For some crazy reason, life is set up so the pursuit of enlightenment is optional. We can get it, but it’ll cost us, and the cost is high: we have to end the reign of ego. Most people won’t do it. Most people probably shouldn’t. Better for them if they don’t turn pro in the enlightenment game. Better if they keep the day job, don’t cash in the 401k.
That’s not cowardice. Nobody says you have to do this. After all, ego and status quo are effective: they get the job done, pay the bills. We challenge them at our own risk, and the people who do aren’t exactly good role models.
Ever notice that so many of the people we admire live unbalanced lives? It costs a lot to do be who they are and do what they do. They’re the creative fringe, the radical, aberrant few. They left the safe center of the bell curve behind long ago, and now they’re statistically irrelevant, three or more standard deviations out.

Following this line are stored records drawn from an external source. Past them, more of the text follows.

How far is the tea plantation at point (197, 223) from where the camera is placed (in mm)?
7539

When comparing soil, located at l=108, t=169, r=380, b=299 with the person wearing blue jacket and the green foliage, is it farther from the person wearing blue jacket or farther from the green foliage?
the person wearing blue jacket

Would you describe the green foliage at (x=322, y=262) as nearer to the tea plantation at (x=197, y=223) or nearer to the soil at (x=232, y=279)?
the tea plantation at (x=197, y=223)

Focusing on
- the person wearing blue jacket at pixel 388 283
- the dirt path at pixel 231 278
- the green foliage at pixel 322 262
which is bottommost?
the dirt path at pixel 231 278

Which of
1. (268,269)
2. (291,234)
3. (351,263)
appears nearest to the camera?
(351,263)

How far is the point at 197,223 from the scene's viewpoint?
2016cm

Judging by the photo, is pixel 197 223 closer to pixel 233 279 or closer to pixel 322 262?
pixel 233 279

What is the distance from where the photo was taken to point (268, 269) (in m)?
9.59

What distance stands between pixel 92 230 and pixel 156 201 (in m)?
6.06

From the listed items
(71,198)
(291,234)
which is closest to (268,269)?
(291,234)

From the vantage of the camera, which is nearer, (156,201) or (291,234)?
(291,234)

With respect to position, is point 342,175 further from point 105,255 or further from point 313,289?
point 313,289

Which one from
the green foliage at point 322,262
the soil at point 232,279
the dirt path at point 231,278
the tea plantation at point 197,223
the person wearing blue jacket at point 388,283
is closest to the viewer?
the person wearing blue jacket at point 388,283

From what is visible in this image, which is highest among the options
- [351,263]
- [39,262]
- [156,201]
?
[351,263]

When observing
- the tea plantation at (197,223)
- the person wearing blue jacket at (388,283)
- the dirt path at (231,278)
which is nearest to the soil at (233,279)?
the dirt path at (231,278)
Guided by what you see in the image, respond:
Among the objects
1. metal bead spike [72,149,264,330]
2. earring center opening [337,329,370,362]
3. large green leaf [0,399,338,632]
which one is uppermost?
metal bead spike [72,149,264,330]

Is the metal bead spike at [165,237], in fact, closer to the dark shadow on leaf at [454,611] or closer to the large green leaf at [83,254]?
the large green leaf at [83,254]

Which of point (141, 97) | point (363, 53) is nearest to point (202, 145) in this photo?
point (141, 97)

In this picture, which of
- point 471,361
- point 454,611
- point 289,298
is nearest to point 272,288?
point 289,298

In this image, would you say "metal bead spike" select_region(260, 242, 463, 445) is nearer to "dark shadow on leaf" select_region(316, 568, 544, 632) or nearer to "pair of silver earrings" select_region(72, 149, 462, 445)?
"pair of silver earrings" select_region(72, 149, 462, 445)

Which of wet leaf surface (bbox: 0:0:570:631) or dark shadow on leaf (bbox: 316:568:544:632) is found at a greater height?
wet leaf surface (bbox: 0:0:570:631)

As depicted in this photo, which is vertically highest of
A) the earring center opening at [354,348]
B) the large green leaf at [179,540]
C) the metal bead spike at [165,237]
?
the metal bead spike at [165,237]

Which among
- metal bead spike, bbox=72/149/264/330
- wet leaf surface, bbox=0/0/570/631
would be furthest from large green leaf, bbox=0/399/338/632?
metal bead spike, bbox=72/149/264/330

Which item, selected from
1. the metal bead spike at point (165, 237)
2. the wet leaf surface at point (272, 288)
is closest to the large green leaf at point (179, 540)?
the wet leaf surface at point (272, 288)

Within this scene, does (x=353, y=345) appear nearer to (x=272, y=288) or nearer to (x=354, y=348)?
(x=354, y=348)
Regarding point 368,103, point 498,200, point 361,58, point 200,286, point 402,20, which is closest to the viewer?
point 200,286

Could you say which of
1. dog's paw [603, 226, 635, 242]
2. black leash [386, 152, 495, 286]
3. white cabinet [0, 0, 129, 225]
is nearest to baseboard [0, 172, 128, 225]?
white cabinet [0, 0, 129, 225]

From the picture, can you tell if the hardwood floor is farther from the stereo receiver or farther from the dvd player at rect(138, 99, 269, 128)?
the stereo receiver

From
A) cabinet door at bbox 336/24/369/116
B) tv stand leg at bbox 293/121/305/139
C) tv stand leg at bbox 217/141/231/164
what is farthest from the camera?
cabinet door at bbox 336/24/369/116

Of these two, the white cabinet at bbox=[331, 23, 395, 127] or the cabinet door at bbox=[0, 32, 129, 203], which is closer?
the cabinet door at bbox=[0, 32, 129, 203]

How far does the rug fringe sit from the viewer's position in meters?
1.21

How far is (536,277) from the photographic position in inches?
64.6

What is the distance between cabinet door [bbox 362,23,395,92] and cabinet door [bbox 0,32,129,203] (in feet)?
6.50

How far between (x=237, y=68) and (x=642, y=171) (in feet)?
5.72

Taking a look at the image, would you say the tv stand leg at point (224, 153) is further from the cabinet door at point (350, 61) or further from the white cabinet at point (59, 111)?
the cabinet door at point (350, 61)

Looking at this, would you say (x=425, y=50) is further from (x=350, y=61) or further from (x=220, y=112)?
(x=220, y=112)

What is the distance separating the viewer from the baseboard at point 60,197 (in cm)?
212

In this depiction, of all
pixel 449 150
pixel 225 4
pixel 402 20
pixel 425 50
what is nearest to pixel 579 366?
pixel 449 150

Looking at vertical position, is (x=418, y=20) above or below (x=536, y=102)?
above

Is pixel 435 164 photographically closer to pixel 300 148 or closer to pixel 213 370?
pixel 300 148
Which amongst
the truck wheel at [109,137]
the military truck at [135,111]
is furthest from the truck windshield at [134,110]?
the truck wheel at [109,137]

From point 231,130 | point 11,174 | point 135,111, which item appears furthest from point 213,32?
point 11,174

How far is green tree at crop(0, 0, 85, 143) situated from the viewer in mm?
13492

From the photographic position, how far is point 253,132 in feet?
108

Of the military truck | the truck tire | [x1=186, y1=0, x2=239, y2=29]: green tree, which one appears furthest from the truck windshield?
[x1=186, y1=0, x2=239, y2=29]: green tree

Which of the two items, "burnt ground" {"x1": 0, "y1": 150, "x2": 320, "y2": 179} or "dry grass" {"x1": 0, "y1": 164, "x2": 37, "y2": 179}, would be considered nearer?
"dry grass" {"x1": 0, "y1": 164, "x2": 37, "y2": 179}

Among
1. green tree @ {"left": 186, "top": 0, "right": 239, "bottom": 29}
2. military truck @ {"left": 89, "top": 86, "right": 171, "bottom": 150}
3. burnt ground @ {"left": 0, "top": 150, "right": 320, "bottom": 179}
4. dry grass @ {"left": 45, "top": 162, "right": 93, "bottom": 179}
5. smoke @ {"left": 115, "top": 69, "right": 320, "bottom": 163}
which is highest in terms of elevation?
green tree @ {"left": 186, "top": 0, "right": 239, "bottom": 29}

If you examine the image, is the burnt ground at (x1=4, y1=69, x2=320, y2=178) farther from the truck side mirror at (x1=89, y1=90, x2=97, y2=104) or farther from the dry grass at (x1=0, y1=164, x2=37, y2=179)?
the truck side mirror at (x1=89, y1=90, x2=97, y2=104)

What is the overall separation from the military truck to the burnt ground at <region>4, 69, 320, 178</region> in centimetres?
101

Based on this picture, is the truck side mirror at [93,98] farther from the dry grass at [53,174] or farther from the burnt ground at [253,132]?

They’re out there on the edge, delusional by any standard of normalcy. They’re no longer productive citizens — at least not as status quo measures it. They take irrationality to new extremes, become a danger to themselves and others. They think “getting a life” is overrated. They work too hard and don’t know when to quit. They’re often not likeable or fun or safe to be around.
They’re also the creative leaders we’ve always needed in our world, and need again right now.
And who knows, you might be one of them.